DiFaR: Enhancing Multimodal Misinformation Detection with Diverse, Factual, and Relevant Rationales
It addresses misinformation detection for multimodal content, offering an incremental improvement by refining rationale generation with filtering.
The paper tackles the problem of limited effectiveness in multimodal misinformation detection due to insufficient diversity, factual inaccuracies, and irrelevant content in generated rationales from large vision-language models, introducing DiFaR to enhance detection by up to 8.7% on benchmarks.
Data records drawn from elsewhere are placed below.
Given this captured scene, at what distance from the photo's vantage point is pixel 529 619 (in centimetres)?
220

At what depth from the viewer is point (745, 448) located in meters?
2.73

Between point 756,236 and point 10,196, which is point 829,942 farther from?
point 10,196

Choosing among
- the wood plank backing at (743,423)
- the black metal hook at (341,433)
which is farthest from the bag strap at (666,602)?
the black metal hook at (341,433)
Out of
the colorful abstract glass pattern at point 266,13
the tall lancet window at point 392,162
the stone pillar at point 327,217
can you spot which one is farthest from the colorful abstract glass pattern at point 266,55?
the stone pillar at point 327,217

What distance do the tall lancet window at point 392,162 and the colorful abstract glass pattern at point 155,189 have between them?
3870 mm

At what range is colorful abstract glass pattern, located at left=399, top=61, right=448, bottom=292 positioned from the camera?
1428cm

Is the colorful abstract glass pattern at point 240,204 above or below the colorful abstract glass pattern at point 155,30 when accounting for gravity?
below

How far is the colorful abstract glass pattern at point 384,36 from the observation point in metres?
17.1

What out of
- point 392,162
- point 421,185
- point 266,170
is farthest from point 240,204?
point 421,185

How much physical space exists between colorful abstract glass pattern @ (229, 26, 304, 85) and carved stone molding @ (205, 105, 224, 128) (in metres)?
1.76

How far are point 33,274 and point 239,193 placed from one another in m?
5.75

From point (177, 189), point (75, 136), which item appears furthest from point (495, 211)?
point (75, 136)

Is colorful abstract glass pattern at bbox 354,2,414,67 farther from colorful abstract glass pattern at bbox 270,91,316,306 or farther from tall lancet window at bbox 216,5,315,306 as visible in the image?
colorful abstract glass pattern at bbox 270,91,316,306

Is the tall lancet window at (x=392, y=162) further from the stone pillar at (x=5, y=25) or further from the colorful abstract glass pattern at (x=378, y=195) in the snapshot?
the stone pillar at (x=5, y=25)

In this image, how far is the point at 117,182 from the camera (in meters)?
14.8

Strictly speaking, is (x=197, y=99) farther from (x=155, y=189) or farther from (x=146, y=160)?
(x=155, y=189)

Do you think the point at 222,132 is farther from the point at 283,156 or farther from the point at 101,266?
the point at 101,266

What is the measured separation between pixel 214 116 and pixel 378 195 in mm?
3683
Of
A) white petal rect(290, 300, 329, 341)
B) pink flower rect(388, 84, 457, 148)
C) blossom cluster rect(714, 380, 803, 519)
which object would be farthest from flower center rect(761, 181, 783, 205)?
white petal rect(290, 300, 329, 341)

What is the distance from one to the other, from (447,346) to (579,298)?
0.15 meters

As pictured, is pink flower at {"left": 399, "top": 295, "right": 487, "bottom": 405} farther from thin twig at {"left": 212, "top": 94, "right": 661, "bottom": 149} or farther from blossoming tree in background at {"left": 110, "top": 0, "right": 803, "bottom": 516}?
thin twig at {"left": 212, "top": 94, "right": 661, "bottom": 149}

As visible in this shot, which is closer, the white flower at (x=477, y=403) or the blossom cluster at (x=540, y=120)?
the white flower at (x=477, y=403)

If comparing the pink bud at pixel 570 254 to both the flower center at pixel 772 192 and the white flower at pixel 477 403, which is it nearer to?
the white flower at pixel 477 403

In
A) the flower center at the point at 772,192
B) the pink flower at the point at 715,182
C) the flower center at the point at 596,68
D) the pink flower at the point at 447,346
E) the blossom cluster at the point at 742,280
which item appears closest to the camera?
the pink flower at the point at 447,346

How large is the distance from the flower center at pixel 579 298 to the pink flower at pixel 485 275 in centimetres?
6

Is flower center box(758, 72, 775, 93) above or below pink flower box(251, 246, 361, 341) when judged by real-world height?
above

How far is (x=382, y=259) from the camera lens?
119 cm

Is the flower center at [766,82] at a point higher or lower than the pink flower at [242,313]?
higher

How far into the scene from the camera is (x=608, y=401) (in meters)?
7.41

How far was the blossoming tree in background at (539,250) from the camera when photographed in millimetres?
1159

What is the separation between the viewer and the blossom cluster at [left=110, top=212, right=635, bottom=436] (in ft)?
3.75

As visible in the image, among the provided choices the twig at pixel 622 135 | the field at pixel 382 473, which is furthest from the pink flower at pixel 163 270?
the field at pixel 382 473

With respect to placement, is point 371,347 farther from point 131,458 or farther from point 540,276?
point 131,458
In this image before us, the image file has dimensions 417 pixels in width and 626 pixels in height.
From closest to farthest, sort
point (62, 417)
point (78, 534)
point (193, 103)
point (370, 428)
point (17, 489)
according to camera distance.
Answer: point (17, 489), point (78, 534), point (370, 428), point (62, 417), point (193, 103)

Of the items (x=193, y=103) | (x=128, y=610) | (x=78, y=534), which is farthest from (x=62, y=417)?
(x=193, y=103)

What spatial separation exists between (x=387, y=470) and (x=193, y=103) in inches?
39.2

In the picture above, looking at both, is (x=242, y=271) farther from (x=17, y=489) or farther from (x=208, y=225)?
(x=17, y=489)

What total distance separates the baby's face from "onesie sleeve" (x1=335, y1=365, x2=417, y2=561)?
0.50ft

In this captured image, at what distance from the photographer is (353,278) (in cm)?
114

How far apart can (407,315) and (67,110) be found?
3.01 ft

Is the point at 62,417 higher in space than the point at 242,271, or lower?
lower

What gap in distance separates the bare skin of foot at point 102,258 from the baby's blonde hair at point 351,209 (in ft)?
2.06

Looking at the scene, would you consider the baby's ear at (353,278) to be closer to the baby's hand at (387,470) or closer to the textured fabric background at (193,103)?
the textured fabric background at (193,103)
Generating textual rationales from large vision-language models (LVLMs) to support trainable multimodal misinformation detectors has emerged as a promising paradigm. However, its effectiveness is fundamentally limited by three core challenges: (i) insufficient diversity in generated rationales, (ii) factual inaccuracies due to hallucinations, and (iii) irrelevant or conflicting content that introduces noise. We introduce DiFaR, a detector-agnostic framework that produces diverse, factual, and relevant rationales to enhance misinformation detection. DiFaR employs five chain-of-thought prompts to elicit varied reasoning traces from LVLMs and incorporates a lightweight post-hoc filtering module to select rationale sentences based on sentence-level factuality and relevance scores. Extensive experiments on four popular benchmarks demonstrate that DiFaR outperforms four baseline categories by up to 5.9% and boosts existing detectors by as much as 8.7%. Both automatic metrics and human evaluations confirm that DiFaR significantly improves rationale quality across all three dimensions.